I could - if I chose to - beat myself up about my perception of others' opinions of me every minute of the day if I wanted to. I'd be a bloody pulp, believe me. However, I had to battle with a suicidally low self-esteem in my young life so much that I conscientiously choose to make jokes, be insensitive, and have a thick skin now.

These are facts: Every single person on this earth has things they don’t like about themselves. Every single human being is sensitive to what others think about them. But for some people…me for instance…if they do not come up with some drastic and creative ways of circumventing the negative stuff that will inevitably get thrown at them, they’ll end up totally paralyzed and self-destructive.

Believe me, because I am a closet perfectionist, no one can beat me up as well as me.

And that's the most honest I have ever been in this blog.


(3) What do you worry about most often?
Being able to support myself both monetarily and health-wise.

(4) What traditions have you taken on as an adult that were not acquired from your childhood?
Happy Christmases. The New Year’s stuff David listed.

(5) What do you dream of the most that you don’t realistically expect to ever come true?
I was talking to Marcie about this just this weekend – I don’t dwell on the stuff that doesn’t have SOME chance of coming true. I’d never wish to be the 31st-century Mage/Keeper of the Mystic Golden Dragon Egg or some far-fetched fantasy crap like that.

◆ **TASK SET**
1. In the blog excerpt, whom did the writer talk to this weekend about dreams that have no chance of coming true?
2. Repeat the blog excerpt from "These are facts: Every" up to and including "stuff David listed.".
3. Say whether each statement agrees with the blog excerpt, and back each answer with the deciding words quoted from it: (a) The writer is a closet perfectionist. (b) The writer holds that only some people are sensitive to what others think of them. (c) Among the traditions the writer took on as an adult are Happy Christmases.

◆ **INPUT DATA**
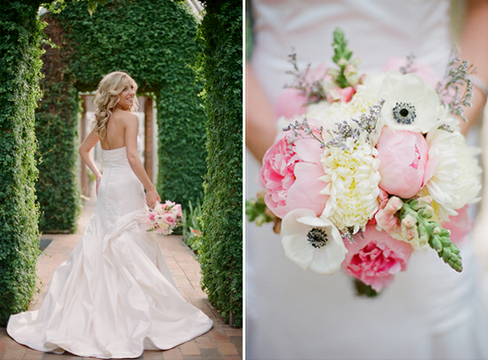 bouquet, cute and fashion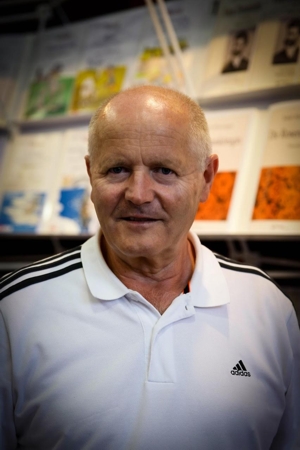 Schreiner, Franz - click here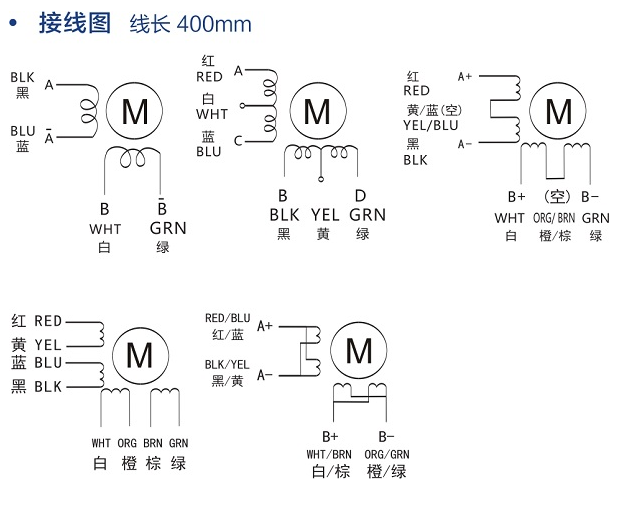 新品步进电机DV86HB80-04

◆ **SOLUTIONS PER TASK**
1. Marcie

2.
These are facts: Every single person on this earth has things they don’t like about themselves. Every single human being is sensitive to what others think about them. But for some people…me for instance…if they do not come up with some drastic and creative ways of circumventing the negative stuff that will inevitably get thrown at them, they’ll end up totally paralyzed and self-destructive.

Believe me, because I am a closet perfectionist, no one can beat me up as well as me.

And that's the most honest I have ever been in this blog.


(3) What do you worry about most often?
Being able to support myself both monetarily and health-wise.

(4) What traditions have you taken on as an adult that were not acquired from your childhood?
Happy Christmases. The New Year’s stuff David listed.

3.
(a) Yes: "because I am a closet perfectionist"
(b) No: "Every single human being is sensitive to what others think about them."
(c) Yes: "Happy Christmases."